Task objective:
Find every line in the listing below that includes the word "over", then give only how many there are.
*** Opening of Entries shown ***
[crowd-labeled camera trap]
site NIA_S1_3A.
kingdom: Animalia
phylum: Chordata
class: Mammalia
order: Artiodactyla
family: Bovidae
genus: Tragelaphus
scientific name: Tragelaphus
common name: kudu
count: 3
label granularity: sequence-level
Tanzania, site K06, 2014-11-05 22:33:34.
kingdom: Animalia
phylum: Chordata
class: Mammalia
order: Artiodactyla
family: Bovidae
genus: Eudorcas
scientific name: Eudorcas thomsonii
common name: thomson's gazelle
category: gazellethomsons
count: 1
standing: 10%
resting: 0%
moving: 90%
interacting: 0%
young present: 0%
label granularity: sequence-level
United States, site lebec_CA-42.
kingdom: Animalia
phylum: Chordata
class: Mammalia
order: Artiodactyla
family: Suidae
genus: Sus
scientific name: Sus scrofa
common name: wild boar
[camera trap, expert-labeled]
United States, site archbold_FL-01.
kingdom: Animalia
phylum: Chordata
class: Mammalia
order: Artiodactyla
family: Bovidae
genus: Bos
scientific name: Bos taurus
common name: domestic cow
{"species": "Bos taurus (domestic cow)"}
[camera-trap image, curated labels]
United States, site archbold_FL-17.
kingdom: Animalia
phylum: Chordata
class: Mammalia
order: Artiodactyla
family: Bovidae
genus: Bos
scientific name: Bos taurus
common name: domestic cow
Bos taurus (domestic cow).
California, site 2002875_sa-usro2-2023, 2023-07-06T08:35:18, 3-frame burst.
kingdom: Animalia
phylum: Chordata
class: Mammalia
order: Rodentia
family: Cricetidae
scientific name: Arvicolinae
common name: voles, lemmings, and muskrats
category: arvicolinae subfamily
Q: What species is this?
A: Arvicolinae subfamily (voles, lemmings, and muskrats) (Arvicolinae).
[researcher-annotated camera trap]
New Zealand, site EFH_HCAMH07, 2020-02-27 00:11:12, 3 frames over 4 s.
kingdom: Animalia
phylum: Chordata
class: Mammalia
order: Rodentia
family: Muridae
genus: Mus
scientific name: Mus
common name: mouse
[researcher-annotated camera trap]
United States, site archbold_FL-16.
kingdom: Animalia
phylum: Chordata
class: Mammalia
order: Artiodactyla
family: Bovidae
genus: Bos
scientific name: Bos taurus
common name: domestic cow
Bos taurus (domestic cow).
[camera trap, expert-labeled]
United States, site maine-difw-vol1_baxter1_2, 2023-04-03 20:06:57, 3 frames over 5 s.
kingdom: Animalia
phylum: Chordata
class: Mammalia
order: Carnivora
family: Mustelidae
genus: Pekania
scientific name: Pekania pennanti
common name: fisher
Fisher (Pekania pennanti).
*** Close of Entries shown ***
The answer:
2